> Stated exercise:
Rewrite all of the records below as a single numbered list, one line per item, with blank lines left out. Leave the pictures out of your answer.
- - -
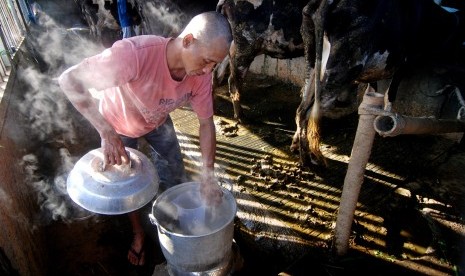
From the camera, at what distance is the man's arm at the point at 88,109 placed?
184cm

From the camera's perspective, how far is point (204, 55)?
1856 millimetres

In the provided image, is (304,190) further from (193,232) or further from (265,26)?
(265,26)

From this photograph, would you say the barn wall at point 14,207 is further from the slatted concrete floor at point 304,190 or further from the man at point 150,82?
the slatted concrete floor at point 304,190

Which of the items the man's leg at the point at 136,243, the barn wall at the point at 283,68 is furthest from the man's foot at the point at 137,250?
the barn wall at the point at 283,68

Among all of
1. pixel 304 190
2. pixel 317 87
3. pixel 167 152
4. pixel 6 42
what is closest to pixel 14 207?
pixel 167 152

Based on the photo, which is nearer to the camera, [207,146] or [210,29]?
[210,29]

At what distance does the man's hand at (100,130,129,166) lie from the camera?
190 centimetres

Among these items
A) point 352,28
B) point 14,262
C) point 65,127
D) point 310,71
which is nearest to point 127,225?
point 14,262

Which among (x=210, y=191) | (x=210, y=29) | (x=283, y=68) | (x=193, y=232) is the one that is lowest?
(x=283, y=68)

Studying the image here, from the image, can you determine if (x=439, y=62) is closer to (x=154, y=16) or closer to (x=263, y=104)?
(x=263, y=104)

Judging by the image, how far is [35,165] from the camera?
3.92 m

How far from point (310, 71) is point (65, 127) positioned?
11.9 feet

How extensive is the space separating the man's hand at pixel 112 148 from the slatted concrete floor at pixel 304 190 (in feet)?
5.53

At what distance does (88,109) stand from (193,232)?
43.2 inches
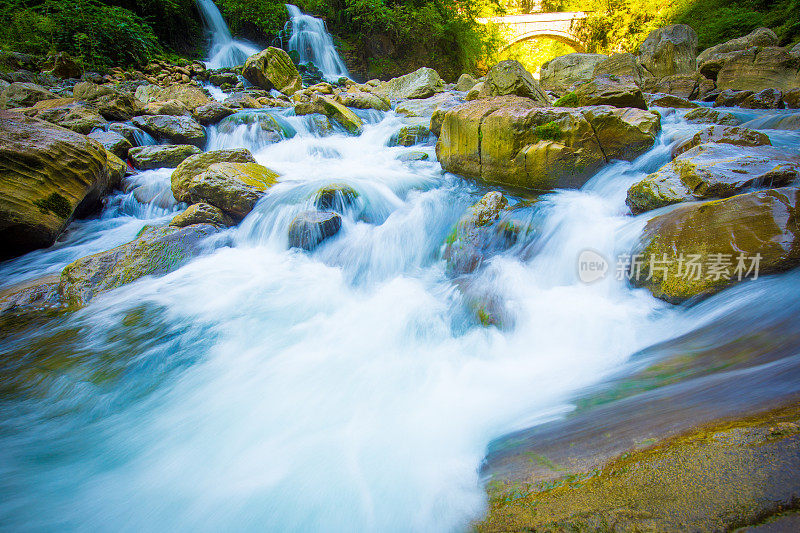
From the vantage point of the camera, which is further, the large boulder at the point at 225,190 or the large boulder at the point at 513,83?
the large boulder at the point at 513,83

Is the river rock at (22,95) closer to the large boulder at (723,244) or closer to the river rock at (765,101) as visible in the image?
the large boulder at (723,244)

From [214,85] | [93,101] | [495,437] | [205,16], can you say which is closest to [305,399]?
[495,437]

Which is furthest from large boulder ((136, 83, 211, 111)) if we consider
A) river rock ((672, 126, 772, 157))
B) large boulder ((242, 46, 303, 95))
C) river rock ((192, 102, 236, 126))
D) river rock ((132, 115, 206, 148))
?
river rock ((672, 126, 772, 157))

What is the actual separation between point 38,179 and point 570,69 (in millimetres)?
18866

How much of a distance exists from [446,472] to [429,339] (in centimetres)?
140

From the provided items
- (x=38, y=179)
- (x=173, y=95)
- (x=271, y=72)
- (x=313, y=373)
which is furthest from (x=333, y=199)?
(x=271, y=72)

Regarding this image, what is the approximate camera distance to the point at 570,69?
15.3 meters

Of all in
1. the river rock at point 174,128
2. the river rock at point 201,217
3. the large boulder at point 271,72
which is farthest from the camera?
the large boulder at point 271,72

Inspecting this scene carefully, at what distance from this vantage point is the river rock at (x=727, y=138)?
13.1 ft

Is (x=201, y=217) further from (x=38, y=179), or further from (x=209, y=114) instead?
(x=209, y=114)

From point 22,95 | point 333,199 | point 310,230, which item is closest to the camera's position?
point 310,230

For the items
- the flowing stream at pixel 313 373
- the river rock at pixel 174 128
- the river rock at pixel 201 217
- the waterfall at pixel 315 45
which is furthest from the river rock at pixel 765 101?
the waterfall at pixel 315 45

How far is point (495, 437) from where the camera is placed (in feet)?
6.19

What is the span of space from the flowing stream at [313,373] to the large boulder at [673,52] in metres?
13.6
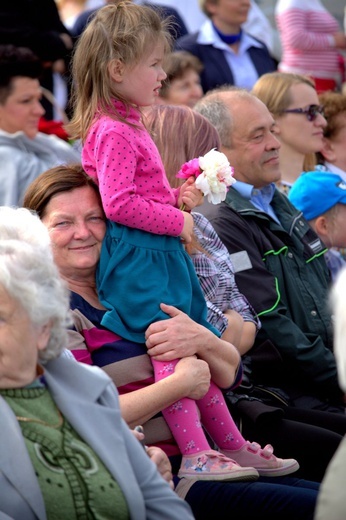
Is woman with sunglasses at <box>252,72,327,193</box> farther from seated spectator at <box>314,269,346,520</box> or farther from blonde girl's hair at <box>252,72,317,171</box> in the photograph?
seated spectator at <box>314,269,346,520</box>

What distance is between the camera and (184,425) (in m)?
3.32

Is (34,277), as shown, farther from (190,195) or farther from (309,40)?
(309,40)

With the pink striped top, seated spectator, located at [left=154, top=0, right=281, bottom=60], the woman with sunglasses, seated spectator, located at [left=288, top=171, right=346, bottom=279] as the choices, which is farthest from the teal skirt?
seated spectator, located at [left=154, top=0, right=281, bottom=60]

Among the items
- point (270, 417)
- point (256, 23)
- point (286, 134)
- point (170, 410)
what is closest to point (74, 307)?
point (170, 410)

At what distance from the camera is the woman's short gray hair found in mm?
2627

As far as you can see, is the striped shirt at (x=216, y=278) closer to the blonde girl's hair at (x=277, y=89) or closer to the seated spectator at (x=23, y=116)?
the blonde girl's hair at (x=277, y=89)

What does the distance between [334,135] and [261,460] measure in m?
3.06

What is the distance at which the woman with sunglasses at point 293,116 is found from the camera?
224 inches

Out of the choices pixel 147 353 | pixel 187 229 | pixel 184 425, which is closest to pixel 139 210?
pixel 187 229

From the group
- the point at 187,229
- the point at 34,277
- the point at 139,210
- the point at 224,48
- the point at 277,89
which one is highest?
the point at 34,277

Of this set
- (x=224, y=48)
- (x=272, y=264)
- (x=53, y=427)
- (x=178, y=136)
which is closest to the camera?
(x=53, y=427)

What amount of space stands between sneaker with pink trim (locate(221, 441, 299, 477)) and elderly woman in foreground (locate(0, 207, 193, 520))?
- - -
> Task answer:
1. From the camera, at what distance is the man's arm at the point at 88,109 placed?
2. 184cm
3. From the camera's perspective, how far is point (204, 55)?
4. 1856 millimetres
5. In the provided image, is (304,190) further from (193,232) or further from (265,26)?
6. (265,26)
7. From this photograph, would you say the barn wall at point 14,207 is further from the slatted concrete floor at point 304,190 or further from the man at point 150,82?
8. the slatted concrete floor at point 304,190
9. Which of the items the man's leg at the point at 136,243, the barn wall at the point at 283,68 is furthest from the man's foot at the point at 137,250?
10. the barn wall at the point at 283,68
11. Among all of
12. 1. pixel 304 190
13. 2. pixel 317 87
14. 3. pixel 167 152
15. 4. pixel 6 42
16. what is closest to pixel 14 207?
17. pixel 167 152
18. Based on the photo, which is nearer to the camera, [207,146] or [210,29]?
19. [210,29]
20. At what distance does the man's hand at (100,130,129,166) lie from the camera?
21. 190 centimetres
22. Among these items
23. A) point 352,28
24. B) point 14,262
25. C) point 65,127
26. D) point 310,71
27. which is nearest to point 127,225?
28. point 14,262
29. Which among (x=210, y=191) | (x=210, y=29) | (x=283, y=68) | (x=193, y=232) is the one that is lowest?
30. (x=283, y=68)
31. Studying the image here, from the image, can you determine if (x=439, y=62) is closer to (x=154, y=16) or closer to (x=263, y=104)?
32. (x=263, y=104)
33. Judging by the image, how far is [35,165] from the camera?
34. 3.92 m
35. How far from point (310, 71) is point (65, 127) positioned?
36. 11.9 feet
37. How extensive is the space separating the man's hand at pixel 112 148 from the slatted concrete floor at pixel 304 190 (in feet)?
38. 5.53
39. At what distance does (88,109) stand from (193,232)?
40. 43.2 inches
41. From the vantage point of the camera, which is further, the large boulder at the point at 225,190 or the large boulder at the point at 513,83?
42. the large boulder at the point at 513,83
43. Is the river rock at (22,95) closer to the large boulder at (723,244) or closer to the river rock at (765,101) as visible in the image?
44. the large boulder at (723,244)
45. From [214,85] | [93,101] | [495,437] | [205,16], can you say which is closest to [305,399]?
46. [495,437]
47. Which is furthest from large boulder ((136, 83, 211, 111)) if we consider
48. A) river rock ((672, 126, 772, 157))
49. B) large boulder ((242, 46, 303, 95))
50. C) river rock ((192, 102, 236, 126))
51. D) river rock ((132, 115, 206, 148))
52. ?
53. river rock ((672, 126, 772, 157))
54. What is the actual separation between point 38,179 and point 570,69 (in millimetres)?
55. 18866
56. How much of a distance exists from [446,472] to [429,339] (in centimetres)?
57. 140
58. From the provided items
59. - (x=38, y=179)
60. - (x=173, y=95)
61. - (x=271, y=72)
62. - (x=313, y=373)
63. which is furthest from (x=333, y=199)?
64. (x=271, y=72)
65. Regarding this image, what is the approximate camera distance to the point at 570,69?
66. 15.3 meters
67. Of all in
68. 1. the river rock at point 174,128
69. 2. the river rock at point 201,217
70. 3. the large boulder at point 271,72
71. which is farthest from the camera?
72. the large boulder at point 271,72
73. Inspecting this scene carefully, at what distance from this vantage point is the river rock at (x=727, y=138)?
74. 13.1 ft
75. Is (x=201, y=217) further from (x=38, y=179), or further from (x=209, y=114) instead?
76. (x=209, y=114)
77. From point 22,95 | point 333,199 | point 310,230, which item is closest to the camera's position?
78. point 310,230
79. For the items
80. - the flowing stream at pixel 313 373
81. - the river rock at pixel 174 128
82. - the river rock at pixel 201 217
83. - the waterfall at pixel 315 45
84. which is furthest from the river rock at pixel 765 101?
85. the waterfall at pixel 315 45
86. How far is point (495, 437) from where the camera is placed (in feet)?
87. 6.19
88. What is the span of space from the flowing stream at [313,373] to the large boulder at [673,52] in metres?
89. 13.6
90. Is woman with sunglasses at <box>252,72,327,193</box> farther from seated spectator at <box>314,269,346,520</box> or farther from blonde girl's hair at <box>252,72,317,171</box> in the photograph?
91. seated spectator at <box>314,269,346,520</box>
92. What distance is between the camera and (184,425) (in m)?
93. 3.32
94. Is (34,277), as shown, farther from (190,195) or farther from (309,40)?
95. (309,40)
96. With the pink striped top, seated spectator, located at [left=154, top=0, right=281, bottom=60], the woman with sunglasses, seated spectator, located at [left=288, top=171, right=346, bottom=279] as the choices, which is farthest from the teal skirt?
97. seated spectator, located at [left=154, top=0, right=281, bottom=60]
98. Among the items
99. - point (270, 417)
100. - point (256, 23)
101. - point (286, 134)
102. - point (170, 410)
103. what is closest to point (74, 307)?
104. point (170, 410)
105. At what distance from the camera is the woman's short gray hair found in mm?
106. 2627
107. As far as you can see, is the striped shirt at (x=216, y=278) closer to the blonde girl's hair at (x=277, y=89) or closer to the seated spectator at (x=23, y=116)?
108. the blonde girl's hair at (x=277, y=89)
109. What does the distance between [334,135] and [261,460] measure in m?
110. 3.06
111. What is the distance at which the woman with sunglasses at point 293,116 is found from the camera?
112. 224 inches
113. Out of the choices pixel 147 353 | pixel 187 229 | pixel 184 425, which is closest to pixel 139 210?
114. pixel 187 229
115. From the group
116. - the point at 187,229
117. - the point at 34,277
118. - the point at 139,210
119. - the point at 224,48
120. - the point at 277,89
121. which one is highest?
122. the point at 34,277
123. Of this set
124. - (x=224, y=48)
125. - (x=272, y=264)
126. - (x=53, y=427)
127. - (x=178, y=136)
128. which is closest to the camera?
129. (x=53, y=427)
130. What amount of space stands between sneaker with pink trim (locate(221, 441, 299, 477)) and elderly woman in foreground (locate(0, 207, 193, 520))?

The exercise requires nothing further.